A list of the ggplot2 object, Cramer's V effect size, p-value.

Examples

ggplot2::theme_set(theme_bw2())
data(mtcars)
mtcars$cyl <- factor(mtcars$cyl)
mtcars$gear <- factor(mtcars$gear)

# Default usage
p <- plot_2_categorical_vars(
  d = mtcars,
  xvar = "cyl",
  yvar = "gear",
  xvar_label = "Cylinders",
  yvar_label = "Gears"
)
p$ggplot


# Show both percent and count inside bars
p_pct_n <- plot_2_categorical_vars(
  d = mtcars,
  xvar = "cyl",
  yvar = "gear",
  inside_bar_stats = "pct_and_n",
  pct_digits = 1
)
p_pct_n$ggplot


# Include a pooled 'Overall' bar on the left
p_overall <- plot_2_categorical_vars(
  d = mtcars,
  xvar = "cyl",
  yvar = "gear",
  include_overall_bar = TRUE
)
p_overall$ggplot


# Horizontal bars using `flip = TRUE`
p_horiz <- plot_2_categorical_vars(
  d = mtcars,
  xvar = "cyl",
  yvar = "gear",
  flip = TRUE,
  inside_bar_stats = "pct_and_n"
)
p_horiz$ggplot


# Customize text colors by yvar level, and use bold text inside bars
p_text_colors <- plot_2_categorical_vars(
  d = mtcars,
  xvar = "cyl",
  yvar = "gear",
  yvar_colors = c("3" = "lightgrey", "4" = "darkgrey", "5" = "black"),
  yvar_text_colors = c("3" = "black", "4" = "black", "5" = "white"),
  inside_bar_stats = "pct_and_n",
  inside_bar_text_bold = TRUE
)
p_text_colors$ggplot


######### Combine stacked barchart with a horizontal covariate bar
# The covariate heatmap is designed for group-level annotations where each
# x-axis group has exactly one value per covariate (e.g. treatment arms with
# fixed properties). Here we use simulated group-level covariates.
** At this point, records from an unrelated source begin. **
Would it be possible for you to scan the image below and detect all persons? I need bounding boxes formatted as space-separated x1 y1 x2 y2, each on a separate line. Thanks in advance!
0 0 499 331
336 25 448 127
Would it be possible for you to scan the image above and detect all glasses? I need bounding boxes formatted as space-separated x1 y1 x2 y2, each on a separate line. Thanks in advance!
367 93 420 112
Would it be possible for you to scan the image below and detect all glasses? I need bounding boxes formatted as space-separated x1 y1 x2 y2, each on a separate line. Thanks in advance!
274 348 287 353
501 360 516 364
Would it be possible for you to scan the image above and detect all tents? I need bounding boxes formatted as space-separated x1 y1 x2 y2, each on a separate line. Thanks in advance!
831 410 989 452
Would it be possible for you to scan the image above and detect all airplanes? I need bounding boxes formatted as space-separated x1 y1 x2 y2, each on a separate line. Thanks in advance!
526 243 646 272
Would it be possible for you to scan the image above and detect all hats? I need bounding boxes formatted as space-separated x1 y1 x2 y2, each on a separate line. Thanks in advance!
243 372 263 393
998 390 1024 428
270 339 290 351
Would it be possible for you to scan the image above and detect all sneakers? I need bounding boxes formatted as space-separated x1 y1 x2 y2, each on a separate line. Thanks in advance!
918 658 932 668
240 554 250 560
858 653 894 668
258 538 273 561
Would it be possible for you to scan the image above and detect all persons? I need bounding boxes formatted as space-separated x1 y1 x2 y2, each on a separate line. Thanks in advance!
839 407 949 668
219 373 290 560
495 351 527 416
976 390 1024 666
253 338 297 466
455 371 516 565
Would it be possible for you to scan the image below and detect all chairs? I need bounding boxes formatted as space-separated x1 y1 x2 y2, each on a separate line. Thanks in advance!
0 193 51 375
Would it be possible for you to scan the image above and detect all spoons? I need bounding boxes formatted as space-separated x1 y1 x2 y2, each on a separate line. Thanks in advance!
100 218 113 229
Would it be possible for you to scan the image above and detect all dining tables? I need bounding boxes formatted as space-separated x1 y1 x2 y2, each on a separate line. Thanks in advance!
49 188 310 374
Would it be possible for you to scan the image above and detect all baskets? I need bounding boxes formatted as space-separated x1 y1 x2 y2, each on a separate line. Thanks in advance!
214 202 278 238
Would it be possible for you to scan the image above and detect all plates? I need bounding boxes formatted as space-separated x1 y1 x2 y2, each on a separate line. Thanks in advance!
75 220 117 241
# Create the main stacked barchart
p <- plot_2_categorical_vars(
  d = mtcars,
  xvar = "cyl",
  yvar = "gear",
  xvar_label = "Cylinders",
  yvar_label = "Gears",
  inside_bar_stats = "pct_and_n"
)

# Simulated group-level covariates: one row per cylinder group, in the same
# order as the barplot x-axis (i.e. factor level order).
cov_data <- data.frame(
  cyl       = factor(c("4",     "6",        "8")),
  fuel_type = factor(c("Electric", "Gasoline", "Gasoline")),
  origin    = factor(c("A", "B", "C"))
)

# Verify x-axis labels match before hiding the barplot x-axis.
# patchwork's axes = "collect_x" cannot reach into a nested patchwork,
# so we suppress the duplicate axis manually.
barplot_xlabels <- levels(mtcars[["cyl"]])
covbar_xlabels  <- as.character(cov_data[["cyl"]])
stopifnot(
  "x-axis labels of barplot and covariate bar must be identical" =
    identical(barplot_xlabels, covbar_xlabels)
)
p$ggplot <- p$ggplot +
  ggplot2::theme(
    axis.title.x = ggplot2::element_blank(),
    axis.text.x  = ggplot2::element_blank(),
    axis.ticks.x = ggplot2::element_blank()
  )

# Create horizontal covariate bar.
# Use collect_guides = FALSE so the outer wrap_plots() can collect all
# legends together; if collect_guides = TRUE (the default) the inner
# patchwork absorbs the guides before the outer composition sees them.
cov_bar <- plot_covariate_heatmap(
  dataset = cov_data,
  color_map = list(
    fuel_type = c("Electric" = "#619CBA", "Gasoline" = "#F39C12"),
    origin    = c("A" = "#9B59B6", "B" = "#2ECC71", "C" = "#E67E22")
  ),
  row_id_var = "cyl",
  show_column_names = TRUE,
  show_row_names = TRUE,
  horizontal = TRUE,
  collect_guides = FALSE,
  x_title = "Cylinders"
) &
  ggplot2::scale_x_discrete(expand = ggplot2::expansion(add = 0.6)) &
  ggplot2::theme(panel.border = ggplot2::element_blank())
#> Scale for x is already present.
#> Adding another scale for x, which will replace the existing scale.
#> Scale for x is already present.
#> Adding another scale for x, which will replace the existing scale.

# Combine plots vertically with collected legends
patchwork::wrap_plots(
  p$ggplot +
    ggplot2::scale_y_continuous(
      limits = c(0, 110),
      breaks = seq(0, 100, by = 25),
      labels = scales::label_number(suffix = "%"),
      expand = ggplot2::expansion(add = c(0, 0))
    ),
  cov_bar,
  ncol = 1,
  heights = c(0.85, 0.15),
  guides = "collect"
) & ggplot2::theme(legend.position = "right")
#> Scale for y is already present.
#> Adding another scale for y, which will replace the existing scale.